エピローグ:刺抜紗々璃
気が付いた時、俺はどこかに寝かされていた。
限界まで体力と頭を使ったあと倒れるのは、もう何度目だろう……。
自分の体力の無さが嫌になる。
目が明かないが、どうやら包帯を巻かれているようだった。
布団をかけられているのはわかるが、指一本すら動かせない。
おそらくは病院だと思うのだが、確認のすべはない。
声を出そうとしたが、全くでない。
無理をしすぎた反動か、頭と体が一致していないような気がする。脳だけが熱をもって、意識だけがはっきりしているような、そんな妄想。
感覚としてはよく似た経験がある。
金縛りだ。あれがいつまでも続くような、そんな感覚。
ただただ時間が無限に流れていくような気がして、自分だけが世界から取り残されたよう。
夢とも思い出ともつかぬ映像が脳裏に浮かぶ。
それでふと、セノのイモータルパレスで出現した石柱やアーチ、あれをどこで見たのかがわかった。
幼少時に見た教育テレビの、歌の番組で流れていたストップモーション映像だ。
女の子が美術館で石像やミイラと踊っていたか、追いかけられていたか……何か怖い映像だったような気がする。

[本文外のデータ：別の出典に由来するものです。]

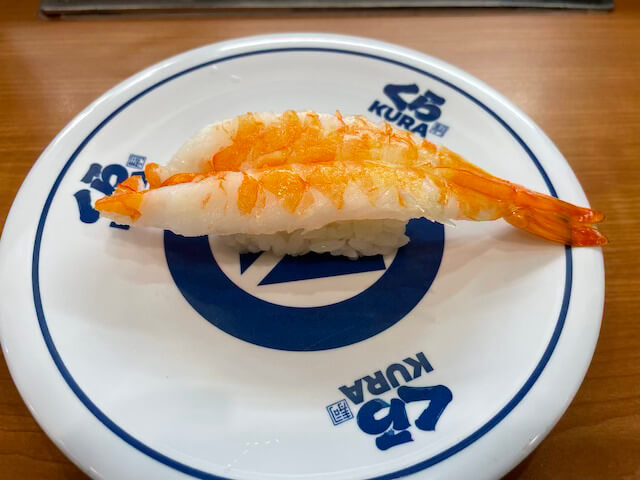 くら寿司の期間限定メニュー、実食レビュー！　『劇場版ハイキュー!!』キャンペーン情報【2024年2月最新】の画像39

確か誰かと見ていてひどく怯えていたような覚えがあるが、夜崩だったか……?
でも、夜崩と会ったのはもう少し後のはず……
考えがまとまらない。
何か浮かびそうだったが、ドアがスライドし、人が室内に入って来る音がした。
看護師さんだろうか。
意識を取り戻したことを伝えようと思ったが、やはり声が出ず、体はぴくりとも動かない。
「おや、まだ意識を取り戻しておらぬか」
この声は、棘抜長官か。
無事だったんだな……良かった。
「ふふん、まったく、呑気な寝顔よ……」
その声は優しかった。
「世間でおぬし、どう言われておるかわかるか? 【東京タワーを折った男”だ。これはさしもの妾も魂消たぞ。v域ではなく、実体世界でこれほどの騒ぎを起こされては大人たちも無視できぬ。ニュースは連日、おぬしのことで持ちきりじゃぞ」
そんなことになっていたのか……
起きるのが怖くなってきた。
東京タワーを折った男って、テロリストにしか思えない。
「空想だと騒いでいた大人どもも、今度ばかりは認めざるを得ぬだろうて。なぁに心配はせんでよい。賠償請求がおぬしの方に行かぬようにだけは何としても戦うからの」
声は笑っていたが、それは容易ならざる交渉のはずだ。
寝ているだけの自分が、恥ずかしくなる。
「……実際、妾も今回は負けたと思うたのだ。集結したv7たちに突入部隊ごと壊滅させられ逃げ出すのが精いっぱいじゃった。全部隊に撤退命令を出そうにも、司令本部を破壊され連絡もつかぬ始末……。最悪の想像がよぎったわ……。学生まで巻き込んでおいて、ふざけた話だと思うじゃろ。おぬしらにはいくら謝っても謝り切れぬ……」
その声はいつになく力が無くて。
自信に満ち溢れた長官しか知らないだけに、衝撃ですらあった。
実際にはその時の戦闘で、v7を一人落としているはずだ。それでも、責任感から自分が許せないのだろう。
「じゃからな、あの糸を見つけたときには、心が震えたぞ。斯様なエフェクトは知らぬ。じゃから、学生のもののはずなのじゃ。学生が戦っていたのじゃ。雷に打たれたようじゃったよ。妾がもう一度戦えたのはな、おぬしのおかげなのだ」
違うんだ。俺が戦えたのは成り行きなんだ。
たまたま、そういう状況になっただけだ。
きっと、残るv7が集結していたであろう突入部隊は、地獄だったに違いない。
それと比べて凄いなんてことはないんだ。
そう言いたかったがやはり声は出なかった。
「ふふ、今は寝るがよい。じゃが、お前はVTT長官になるべき男じゃ。逃がしはせぬよ」
怖いことを言い残し、棘抜長官は出て行った。